Alexander Melville Bell ve Eliza Grace Symonds’un çocuğu olarak dünyaya geldi. Annesi neredeyse sağırdı ve babası sağırlara hitabet öğretiyordu, bu da Alexander’ın daha sonraki kariyer seçimini sağırlar öğretmeni olarak etkiledi. 11 yaşında Edinburgh Kraliyet Lisesi’ne girdi, ancak zorunlu müfredattan hoşlanmadı ve 15 yaşında mezun olmadan okulu bıraktı. 1865 yılında aile Londra’ya taşındı. Alexander, Haziran 1868’de University College London’ın giriş sınavlarını geçti ve sonbaharda oraya kaydoldu. Ancak eğitimini tamamlayamadı, çünkü 1870’te Bell ailesi tekrar taşındı, bu kez Bell’in küçük kardeşi Edward’ın 1867’de ve ağabeyi Melville’in 1870’te tüberkülozdan ölümlerinin ardından Kanada’ya göç ettiler. Aile Brantford, Ontario’ya yerleşti, ancak Nisan 1871’de Alexander Boston’a taşındı ve burada Boston Sağır Dilsizler Okulu’nda öğretmenlik yaptı. Ayrıca Northampton, Massachusetts’teki Clarke Sağırlar Okulu’nda ve Hartford, Connecticut’taki Amerikan Sağırlar Okulu’nda da öğretmenlik yaptı.

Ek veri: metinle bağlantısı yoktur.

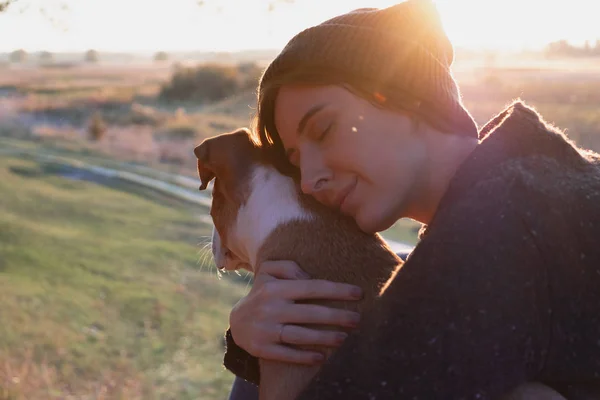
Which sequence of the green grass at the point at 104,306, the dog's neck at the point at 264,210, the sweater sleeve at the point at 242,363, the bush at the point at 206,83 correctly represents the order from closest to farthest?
the sweater sleeve at the point at 242,363 < the dog's neck at the point at 264,210 < the green grass at the point at 104,306 < the bush at the point at 206,83

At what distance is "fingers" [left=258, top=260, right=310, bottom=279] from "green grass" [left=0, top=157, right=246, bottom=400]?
1182 mm

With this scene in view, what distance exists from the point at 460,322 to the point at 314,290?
0.61m

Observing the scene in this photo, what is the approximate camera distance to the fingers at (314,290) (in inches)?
81.3

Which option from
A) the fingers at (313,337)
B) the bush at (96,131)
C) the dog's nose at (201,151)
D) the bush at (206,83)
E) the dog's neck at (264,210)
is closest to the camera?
the fingers at (313,337)

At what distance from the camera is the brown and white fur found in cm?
211

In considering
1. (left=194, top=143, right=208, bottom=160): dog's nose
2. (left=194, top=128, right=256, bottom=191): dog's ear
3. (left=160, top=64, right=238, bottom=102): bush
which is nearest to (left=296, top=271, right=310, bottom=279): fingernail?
(left=194, top=128, right=256, bottom=191): dog's ear

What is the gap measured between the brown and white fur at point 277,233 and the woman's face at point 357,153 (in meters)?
0.14

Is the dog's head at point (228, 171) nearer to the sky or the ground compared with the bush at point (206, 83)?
nearer to the sky

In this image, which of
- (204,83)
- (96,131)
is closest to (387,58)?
(96,131)

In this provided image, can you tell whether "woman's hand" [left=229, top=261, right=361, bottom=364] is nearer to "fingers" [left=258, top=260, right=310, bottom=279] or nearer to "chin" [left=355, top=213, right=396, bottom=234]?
"fingers" [left=258, top=260, right=310, bottom=279]

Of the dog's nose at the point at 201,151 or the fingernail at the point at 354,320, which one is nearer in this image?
the fingernail at the point at 354,320

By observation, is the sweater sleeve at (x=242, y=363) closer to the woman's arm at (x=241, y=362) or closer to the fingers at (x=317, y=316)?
the woman's arm at (x=241, y=362)

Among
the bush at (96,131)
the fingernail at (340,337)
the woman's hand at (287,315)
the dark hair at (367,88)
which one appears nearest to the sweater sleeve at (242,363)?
the woman's hand at (287,315)

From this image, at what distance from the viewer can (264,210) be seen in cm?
249
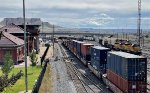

Bell’in öğrencilerinden biri, Clarke Okulu’nun kurucularından Gardiner Greene Hubbard’ın kızı Mabel Hubbard’dı. Mabel beş yaşındayken geçirdiği ölümcül kızıl hastalığı sonucunda sağır olmuştu. Bell onunla 1873 yılında, 15 yaşındayken çalışmaya başladı. Aralarındaki 10 yıllık yaş farkına rağmen birbirlerine aşık oldular ve 11 Temmuz 1877’de evlendiler. Elsie (1878-1964), Marian (1880-1962) ve bebekken ölen iki oğulları olmak üzere dört çocukları oldu.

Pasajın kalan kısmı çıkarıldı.